01
Falsifiability over confirmation
Karl Popper's falsificationism · The Logic of Scientific Discovery (1959)
What this means: Design experiments that can prove us wrong, not just confirm our beliefs.
How we practice it: We create control groups and test sites that could disprove our hypotheses. Every experiment includes scenarios where we might be wrong.
Example: In our schema markup experiment, we created identical test sites — one with schema, one without — specifically to test whether schema actually matters for AI extraction.
02
Hypothesis first, data second
Henri Poincaré's scientific method · Science and Hypothesis (1902)
What this means: State clear hypotheses before testing, not after seeing the data.
How we practice it: We document hypotheses, predicted outcomes, and success criteria before running experiments.
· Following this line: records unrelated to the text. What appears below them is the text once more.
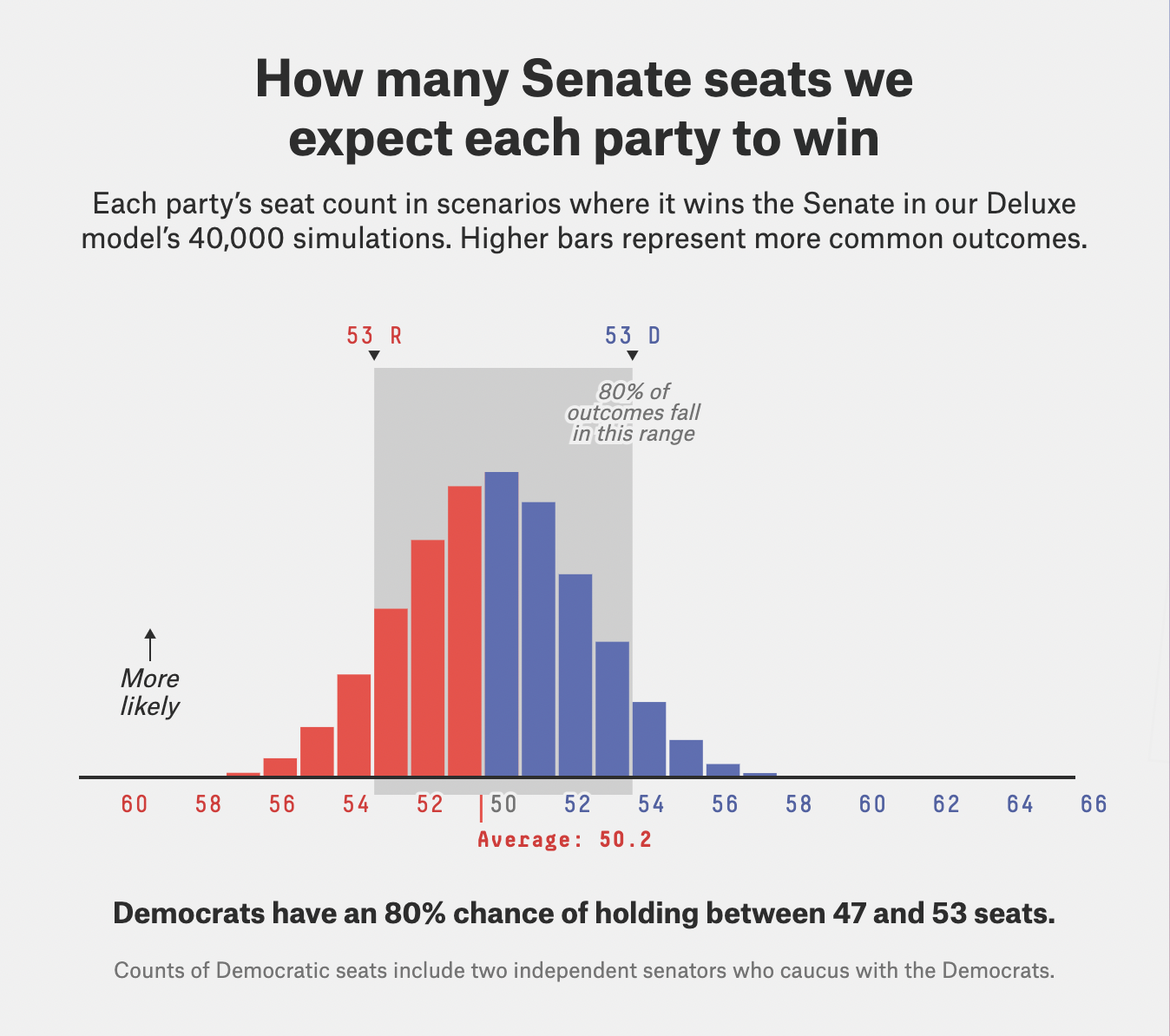 How many Senate seats we expect each party to win

Each party's seat count in scenarios where it wins the Senate in our Deluxe model's 40,000 simulations. Higher bars represent more common outcomes.

53 R
53 D
80% of outcomes fall in this range

More likely

60 58 56 54 52 50 52 54 56 58 60 62 64 66

Average: 50.2

Democrats have an 80% chance of holding between 47 and 53 seats.

Counts of Democratic seats include two independent senators who caucus with the Democrats.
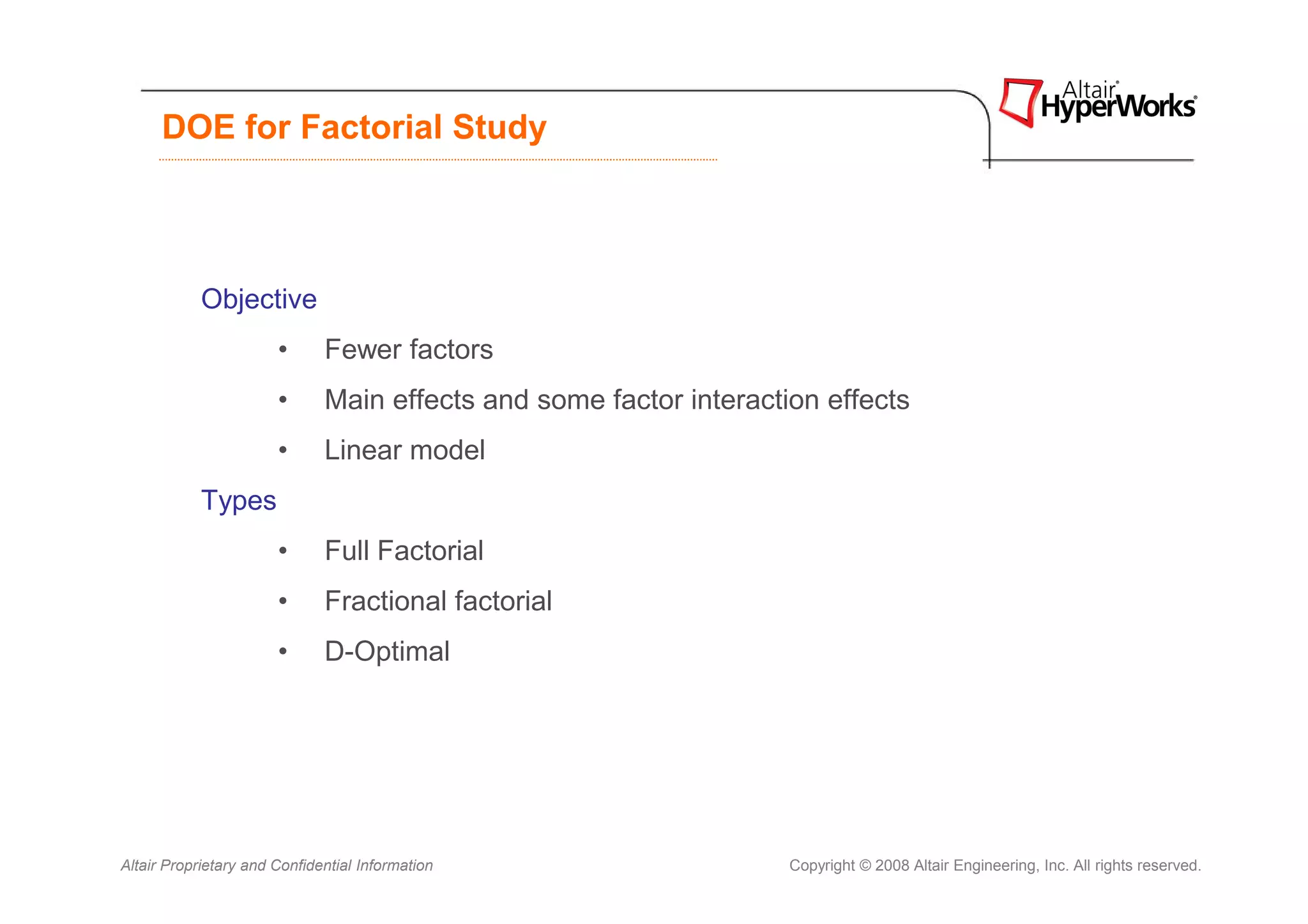 DOE for Factorial Study

Altair® HyperWorks®

Objective

• Fewer factors

• Main effects and some factor interaction effects

• Linear model

Types

• Full Factorial

• Fractional factorial

• D-Optimal

Altair Proprietary and Confidential Information

Copyright © 2008 Altair Engineering, Inc. All rights reserved.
No post-hoc rationalization.
Example: Before testing ChatGPT's response patterns, we predicted specific outcomes for 400 espresso machine queries. We then compared actual results against those predictions.
03
Reproducible methods
Scientific method · Standard scientific practice
What this means: Document everything so others can replicate our work.
How we practice it: We publish detailed methodologies, share test prompts, and provide step-by-step instructions for replicating our experiments.
Example: Our schema markup study includes the exact ChatGPT queries used, the test site URLs, and the methodology so anyone can replicate the experiment.
04
Controlled variables
Experimental design · Statistical experimental design
What this means: Isolate what we're testing — change one variable at a time.
How we practice it: We control for confounding variables and test single hypotheses with proper controls. We don't change multiple things at once.
Example: When testing schema markup impact, we kept content, design, and structure identical — only the schema markup differed between test sites.
05
Statistical significance
Statistical inference · Statistical hypothesis testing
What this means: Use sample sizes large enough to draw meaningful conclusions.
How we practice it: We test with appropriate sample sizes and avoid drawing conclusions from a handful of cases. We measure consistency, not just averages.
Example: Our espresso machine ranking study tested 400 identical queries to measure ChatGPT's response variability — a sample size large enough to detect patterns reliably.
06
Transparent limitations
Scientific honesty · Cargo Cult Science (1974)
What this means: Acknowledge what we don't know and what our methods can't measure.
How we practice it: We list every limitation, caveat, and uncertainty in our findings. We don't oversell results or hide weaknesses.
Example: When publishing on schema markup, we explicitly noted the AI Overviews period and the limited timeframe of our test, even though it weakened the headline finding.
07
Quantifiable results
Measurement principle · Scientific measurement standards
What this means: Define success metrics upfront and measure them objectively.
How we practice it: We establish clear, measurable criteria before running experiments. No subjective assessments — only quantifiable outcomes.
Example: Our schema experiment measured specific improvements in information extraction, additional structured data retrieval, and source attribution.
08
No cherry-picking data
Statistical integrity · Nature: How to fight cherry-picking
What this means: Report all results, not just the ones that support our hypotheses.
How we practice it: We show complete responses, including ones that don't support our hypotheses. We report null results and unexpected findings.
Example: In our ranking experiment, we published all 400 query results — including cases where ChatGPT was inconsistent, not just the ones that supported our hypothesis.
09
Iterate based on evidence
Poincaré's convention · The Value of Science (1905)
What this means: Update our beliefs when data contradicts them, not the other way around.
How we practice it: When experiments contradict our assumptions, we change our recommendations and methodology — not our interpretation of the data.
Example: Findings about ChatGPT's non-ranking nature led us to revise our approach, moving away from traditional ranking metrics.
10
Subject to peer review
Community validation · Nature on the peer review process
What this means: Welcome scrutiny, feedback, and challenges from the community.
How we practice it: We publish methodologies publicly and invite others to test, challenge, and improve our work. We respond to criticism constructively.
Example: This page itself is an invitation for peer review — we share our methodology openly so it can be examined and pushed back on.